Enger Zeithorizont zur Umsetzung des § 14a EnWG

Die Regelungen zur Netzintegration steuerbarer Verbraucher bringen erheblichen Handlungsdruck für die Verteilnetzbetreiber mit sich. Ein Beitrag von Simon Koopmann* von Envelio.
Mit der endgültigen Festlegung der Bundesnetzagentur zum § 14a des Energiewirtschaftsgesetzes (EnWG) endet die über mehrere Jahre geführte Diskussion, wie Netzbetreiber künftig mit der Netzintegration von steuerbaren Verbrauchseinrichtungen wie Wärmepumpen oder Ladepunkten im Niederspannungsnetz umgehen können. Die neuen Regelungen, die die Verteilnetz- und Anlagenbetreiber seit dem 1. Januar 2024 umsetzen müssen, sind ein echter Gewinn für die Energiewende und insbesondere für die Verkehrs- und Wärmewende.
 
Sie ermöglichen es Verteilnetzbetreibern, den Leistungsbezug steuerbarer Verbrauchseinrichtungen auf ein Minimum von 4,2 kW zu reduzieren, wenn eine Netzüberlastung vorliegt. Im Gegenzug erhalten die betroffenen Kunden reduzierte Netznutzungsentgelte und profitieren von einem sofortigen Netzanschlussrecht. Verteilnetzbetreibern steht mit dem netzorientierten Steuerungsrecht des § 14a EnWG nun ein Instrument zur Verfügung, das ihnen Zeit- und Handlungsspielraum für die Anpassung und den Ausbau der Netzinfrastruktur gibt.
 
Die Möglichkeit, über Messstellenbetreiber via Smart-Meter-Gateways steuernd in den Leistungsbezug von Verbrauchseinrichtungen wie Ladepunkten, Wärmepumpen, Klimageräten oder Batteriespeichern mit Netzbezug einzugreifen, ist allerdings nur als letztes Mittel bei einem durch eine Netzzustandsermittlung auf Basis von Messdaten bestimmten Netzengpass zulässig. Bis Ende 2028 erlaubt eine Übergangsregelung auch die präventive Anpassung der Bezugsleistung auf Basis reiner Netzsimulationen. Bereits im Festlegungstext vorgesehen und als Zielmodell unumstritten ist dagegen die netzorientierte Steuerung.

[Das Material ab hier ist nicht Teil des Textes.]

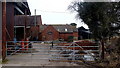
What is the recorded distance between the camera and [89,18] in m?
7.38

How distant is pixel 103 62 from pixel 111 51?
0.70 metres

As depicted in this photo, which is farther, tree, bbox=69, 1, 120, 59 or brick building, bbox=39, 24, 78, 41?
brick building, bbox=39, 24, 78, 41

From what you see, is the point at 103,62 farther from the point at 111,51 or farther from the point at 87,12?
the point at 87,12

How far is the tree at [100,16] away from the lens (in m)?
6.88

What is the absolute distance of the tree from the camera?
22.6 feet

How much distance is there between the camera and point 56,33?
39312 millimetres

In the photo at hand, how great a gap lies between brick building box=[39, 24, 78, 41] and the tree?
100.0 feet

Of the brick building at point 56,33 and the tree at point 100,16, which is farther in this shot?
the brick building at point 56,33

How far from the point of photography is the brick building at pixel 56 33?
38344 mm

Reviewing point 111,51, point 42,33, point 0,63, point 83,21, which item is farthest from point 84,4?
point 42,33

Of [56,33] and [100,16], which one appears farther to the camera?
[56,33]

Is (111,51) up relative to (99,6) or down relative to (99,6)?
down

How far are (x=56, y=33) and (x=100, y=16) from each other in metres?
32.4

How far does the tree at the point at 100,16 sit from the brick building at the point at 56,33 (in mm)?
30480
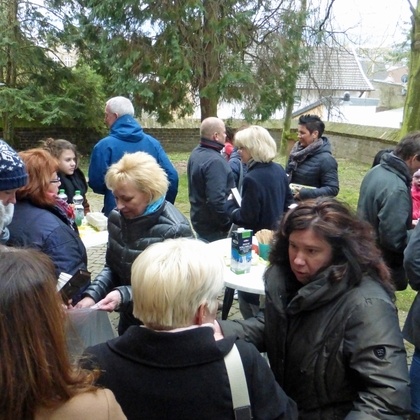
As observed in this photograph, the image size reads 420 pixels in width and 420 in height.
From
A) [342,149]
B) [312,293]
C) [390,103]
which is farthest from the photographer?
[390,103]

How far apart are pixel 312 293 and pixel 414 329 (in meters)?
1.12

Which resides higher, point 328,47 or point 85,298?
point 328,47

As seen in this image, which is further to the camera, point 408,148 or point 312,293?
point 408,148

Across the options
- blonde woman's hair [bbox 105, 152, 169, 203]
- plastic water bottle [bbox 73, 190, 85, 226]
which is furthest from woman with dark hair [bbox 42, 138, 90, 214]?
blonde woman's hair [bbox 105, 152, 169, 203]

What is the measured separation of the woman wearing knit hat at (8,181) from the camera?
2.11 metres

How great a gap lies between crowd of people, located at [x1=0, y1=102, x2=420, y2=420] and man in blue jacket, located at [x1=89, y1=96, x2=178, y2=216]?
6.03ft

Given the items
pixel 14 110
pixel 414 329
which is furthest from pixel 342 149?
pixel 414 329

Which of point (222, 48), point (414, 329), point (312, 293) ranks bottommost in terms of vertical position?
point (414, 329)

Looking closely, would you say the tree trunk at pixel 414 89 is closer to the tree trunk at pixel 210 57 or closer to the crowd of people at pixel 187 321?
the tree trunk at pixel 210 57

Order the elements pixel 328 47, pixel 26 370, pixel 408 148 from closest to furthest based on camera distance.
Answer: pixel 26 370
pixel 408 148
pixel 328 47

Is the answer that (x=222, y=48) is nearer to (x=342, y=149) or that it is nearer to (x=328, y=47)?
(x=328, y=47)

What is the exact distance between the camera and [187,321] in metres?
1.47

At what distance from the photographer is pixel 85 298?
2580mm

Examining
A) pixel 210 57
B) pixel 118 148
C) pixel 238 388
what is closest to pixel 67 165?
pixel 118 148
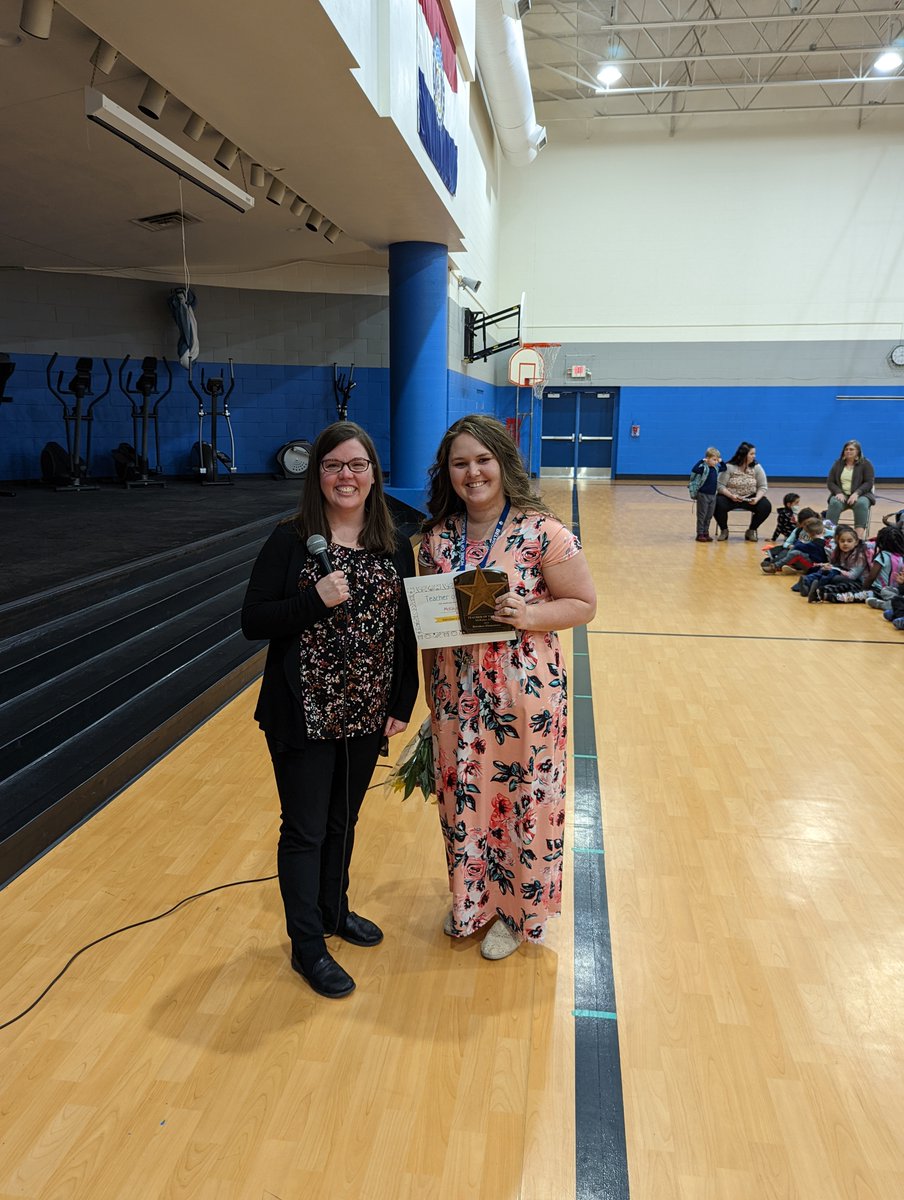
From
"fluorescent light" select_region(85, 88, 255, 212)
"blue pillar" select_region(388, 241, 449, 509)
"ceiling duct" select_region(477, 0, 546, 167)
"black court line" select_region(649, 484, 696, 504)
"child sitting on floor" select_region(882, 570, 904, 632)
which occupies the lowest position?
"child sitting on floor" select_region(882, 570, 904, 632)

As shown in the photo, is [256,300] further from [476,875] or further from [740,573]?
[476,875]

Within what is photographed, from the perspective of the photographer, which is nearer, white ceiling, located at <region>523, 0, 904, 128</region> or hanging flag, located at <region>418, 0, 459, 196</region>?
hanging flag, located at <region>418, 0, 459, 196</region>

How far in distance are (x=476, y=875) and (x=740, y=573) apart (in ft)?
21.4

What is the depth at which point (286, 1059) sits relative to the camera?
73.6 inches

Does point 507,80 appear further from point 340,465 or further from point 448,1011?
point 448,1011

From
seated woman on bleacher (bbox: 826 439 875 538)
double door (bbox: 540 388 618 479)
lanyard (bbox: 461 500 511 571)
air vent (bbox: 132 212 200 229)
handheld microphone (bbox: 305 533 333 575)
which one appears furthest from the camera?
double door (bbox: 540 388 618 479)

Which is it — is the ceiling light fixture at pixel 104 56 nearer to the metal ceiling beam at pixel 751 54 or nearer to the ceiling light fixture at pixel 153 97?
the ceiling light fixture at pixel 153 97

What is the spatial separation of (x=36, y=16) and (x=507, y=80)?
986cm

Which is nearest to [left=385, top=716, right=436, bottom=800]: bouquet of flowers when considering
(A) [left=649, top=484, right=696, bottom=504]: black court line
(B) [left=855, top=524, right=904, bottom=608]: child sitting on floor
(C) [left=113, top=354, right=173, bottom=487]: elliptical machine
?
(B) [left=855, top=524, right=904, bottom=608]: child sitting on floor

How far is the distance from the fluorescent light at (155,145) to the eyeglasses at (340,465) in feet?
12.4

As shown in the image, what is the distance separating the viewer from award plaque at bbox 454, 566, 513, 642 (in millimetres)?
1914

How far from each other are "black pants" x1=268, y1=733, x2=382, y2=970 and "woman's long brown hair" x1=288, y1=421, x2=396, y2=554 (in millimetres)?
513

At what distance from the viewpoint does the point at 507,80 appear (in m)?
11.6

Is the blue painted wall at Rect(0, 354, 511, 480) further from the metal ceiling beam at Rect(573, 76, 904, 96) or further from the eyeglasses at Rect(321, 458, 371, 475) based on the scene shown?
the eyeglasses at Rect(321, 458, 371, 475)
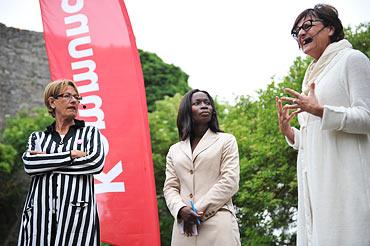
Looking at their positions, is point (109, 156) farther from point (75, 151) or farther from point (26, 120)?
point (26, 120)

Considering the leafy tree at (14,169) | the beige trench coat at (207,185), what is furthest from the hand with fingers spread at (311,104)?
the leafy tree at (14,169)

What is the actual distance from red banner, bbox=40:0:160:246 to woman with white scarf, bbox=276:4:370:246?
2.17m

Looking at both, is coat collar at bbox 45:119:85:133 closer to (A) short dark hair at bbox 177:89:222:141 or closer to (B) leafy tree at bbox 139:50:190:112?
(A) short dark hair at bbox 177:89:222:141

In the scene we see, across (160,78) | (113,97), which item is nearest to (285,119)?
(113,97)

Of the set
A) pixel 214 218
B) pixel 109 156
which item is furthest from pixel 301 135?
pixel 109 156

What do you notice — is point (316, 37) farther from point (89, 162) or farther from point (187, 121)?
point (89, 162)

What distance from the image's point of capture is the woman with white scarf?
6.70ft

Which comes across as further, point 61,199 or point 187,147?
point 187,147

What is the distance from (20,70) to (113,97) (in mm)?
8518

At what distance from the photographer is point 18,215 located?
10.4m

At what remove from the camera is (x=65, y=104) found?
332cm

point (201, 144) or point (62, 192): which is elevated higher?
point (201, 144)

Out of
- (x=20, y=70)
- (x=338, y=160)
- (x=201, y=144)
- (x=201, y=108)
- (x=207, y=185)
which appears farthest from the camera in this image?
(x=20, y=70)

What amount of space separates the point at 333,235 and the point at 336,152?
Result: 0.49 metres
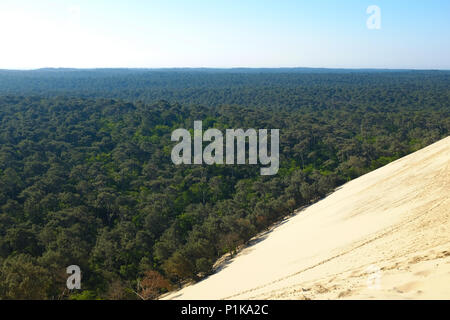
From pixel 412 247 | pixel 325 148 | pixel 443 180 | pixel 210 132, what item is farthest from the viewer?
pixel 210 132

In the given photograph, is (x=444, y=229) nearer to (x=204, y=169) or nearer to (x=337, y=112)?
(x=204, y=169)

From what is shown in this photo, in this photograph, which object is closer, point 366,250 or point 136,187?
point 366,250

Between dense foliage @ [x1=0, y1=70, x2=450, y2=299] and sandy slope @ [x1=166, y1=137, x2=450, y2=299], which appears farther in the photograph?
dense foliage @ [x1=0, y1=70, x2=450, y2=299]

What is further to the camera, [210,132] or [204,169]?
[210,132]

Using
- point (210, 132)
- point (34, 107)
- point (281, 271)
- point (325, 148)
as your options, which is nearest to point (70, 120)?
point (34, 107)

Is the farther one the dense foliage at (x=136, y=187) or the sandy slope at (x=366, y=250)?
the dense foliage at (x=136, y=187)
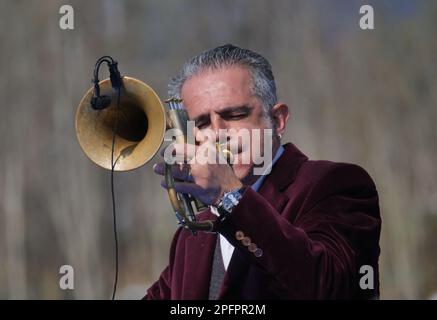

Sie basiert auf der Live-Überwachung der Niederspannungsnetze mit realen Messwerten (Netzzustandsermittlung) und soll im Minutentakt erfolgen.
 
Die mit § 14a EnWG eingeräumte Flexibilität ist eine Chance für einen effizienteren Netzausbau auch über den Zeitraum einzelner Ausbauprojekte hinaus. Sie eröffnet den Netzbetreibern Gestaltungsspielräume. Die Steuerung nach § 14a ist insbesondere ein Instrument, um zu vermeiden, dass das Netz zum Flaschenhals der Energiewende wird. Davon profitieren letztendlich nicht nur die Netzbetreiber selbst, sondern über niedrigere Netzentgelte und einen garantierten Netzanschluss auch ihre Kunden.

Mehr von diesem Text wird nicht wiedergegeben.